Problems to work on:
A - From the homestead account below, extract the passage starting with "The lady of" and going on through "a raccoon attack.", copying it word for word.
B - In one to three sentences, explain why the eight-year-old in the homestead account below calls her rooster a hero.
C - According to the homestead account below, how far is the drop from the crest road to the bottom of the property?

A heroic battle has been fought against invasive plants, reclaiming the land for mixed agriculture. The center of this 20 acre plot of high clay soil, is a drainage pond that is stocked with two kinds of fish which I do not recall and is chock full of frogs. There is a good 70 foot drop from the crest road to the property bottom. The second daughter has a salamander she captured in the pond which lives in an aquarium next to the chicken hatching station in the mud room, which overlooks the pond from above.
The lady of the house, who is tall and beautiful, could play an elf queen in a movie and packs a gun and a knife, runs the homestead. Her regular employees are four children: girls of 10 and 8, a boy of 6, and a girl of 4.
The two older girls mind the chickens and name them. Stories of chickens who have been murdered by predators are given to Uncle James at the breakfast table. There was Tweetle Dee and Tweetle Dumb, both killed—though one did survive a raccoon attack.
The eight-year-old tells me of her own rooster, whose name I forget, Cluck, I think, “I loved him. He died a hero, fighting a hawk. He was protecting a hen and by the time I got to him and chased off the hawk he was dead—he was a hero!”
The four-year-old, who would try and take all of my attention and insisted on foraging in her best dress, said, “We all cried, because we loved Cluck!”
Mom was marshaling the children, and the visiting men. Mescaline and I drove some pipes and fence posts for her to string lines for creeping vegetables.
An inner chicken coop was needed for a breed of toy chickens who lay tiny eggs, who would live within the goat pen, where the big chickens ranged. The billy goats have been found to deter predators. A pallet was used for a gate. Scrap fencing 3 feet high was used, linked from post to post by my weak ass while the two bucks drove the posts. Boris the pig, while not being mounted and humped by the nasty blonde billy goat, found his way under the fence to the chicken feed. Logs were laced to the base of the fencing—a job well done.

Information supplied:
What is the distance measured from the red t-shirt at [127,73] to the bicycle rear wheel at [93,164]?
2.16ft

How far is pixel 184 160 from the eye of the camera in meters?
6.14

Response list:
A -
The lady of the house, who is tall and beautiful, could play an elf queen in a movie and packs a gun and a knife, runs the homestead. Her regular employees are four children: girls of 10 and 8, a boy of 6, and a girl of 4.
The two older girls mind the chickens and name them. Stories of chickens who have been murdered by predators are given to Uncle James at the breakfast table. There was Tweetle Dee and Tweetle Dumb, both killed—though one did survive a raccoon attack.

B - She calls him a hero because he died fighting a hawk while protecting a hen. By the time she reached him and chased the hawk off, he was already dead.

C - A good 70 feet.